> YOUR GOAL
Copy out the listing that follows exactly, dropping every picture.

>>>

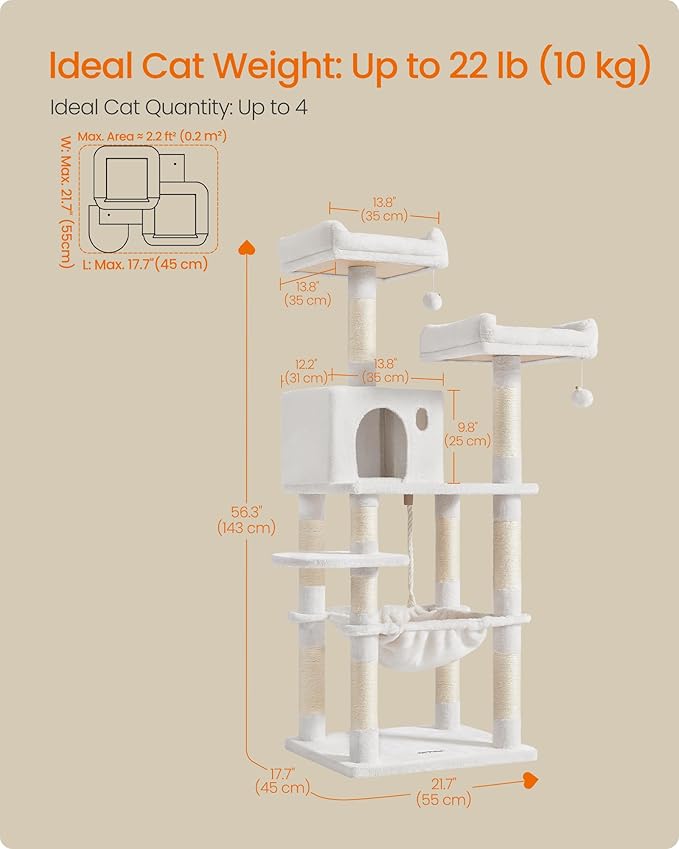 Ideal Cat Weight: Up to 22 lb (10 kg)

Ideal Cat Quantity: Up to 4

Max. Area ≈ 2.2 ft² (0.2 m²)

W: Max. 21.7" (55cm)

L: Max. 17.7" (45 cm)

13.8" (35 cm)

13.8" (35 cm)

12.2" (31 cm)

13.8" (35 cm)

9.8" (25 cm)

56.3" (143 cm)

17.7" (45 cm)

21.7" (55 cm)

<<<

> ANSWER SECTION
 Ideal Cat Weight: Up to 22 lb (10 kg)

Ideal Cat Quantity: Up to 4

Max. Area ≈ 2.2 ft² (0.2 m²)

W: Max. 21.7" (55cm)

L: Max. 17.7" (45 cm)

13.8" (35 cm)

13.8" (35 cm)

12.2" (31 cm)

13.8" (35 cm)

9.8" (25 cm)

56.3" (143 cm)

17.7" (45 cm)

21.7" (55 cm)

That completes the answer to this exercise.